Taking the data below, please print only the lines from the line holding "Libros antiguos: MANEL" to the line holding "Book cover image", inclusive, with pictures omitted.

**Task data**
%%

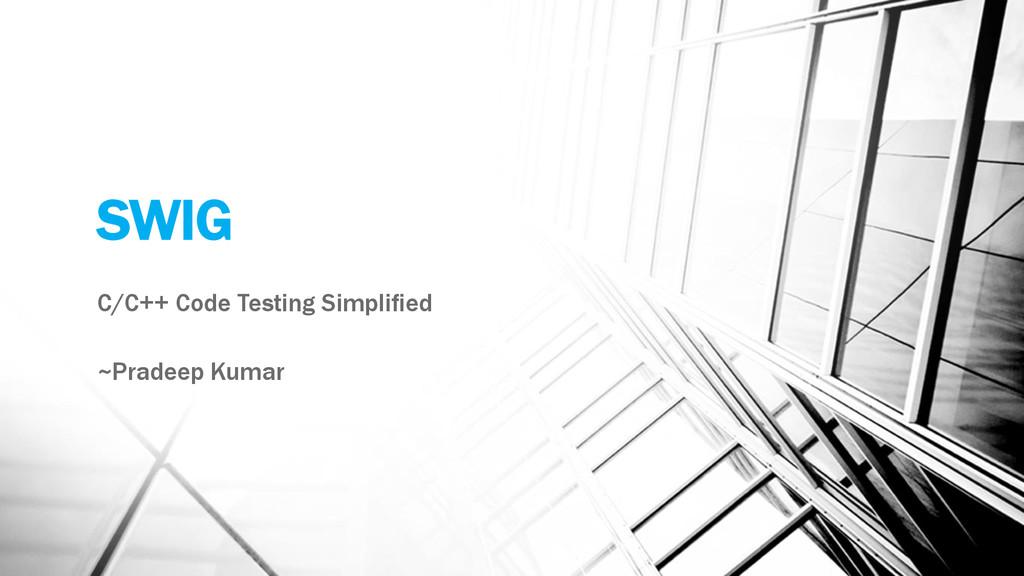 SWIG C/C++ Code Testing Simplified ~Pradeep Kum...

%%
%%

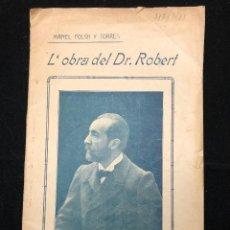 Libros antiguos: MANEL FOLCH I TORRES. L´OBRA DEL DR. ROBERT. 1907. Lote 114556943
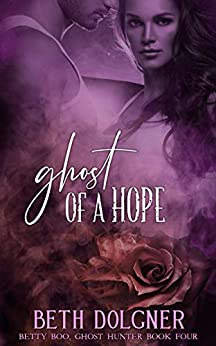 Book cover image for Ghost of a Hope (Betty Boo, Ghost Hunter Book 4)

%%

**Answer section**
 Libros antiguos: MANEL FOLCH I TORRES. L´OBRA DEL DR. ROBERT. 1907. Lote 114556943
 Book cover image for Ghost of a Hope (Betty Boo, Ghost Hunter Book 4)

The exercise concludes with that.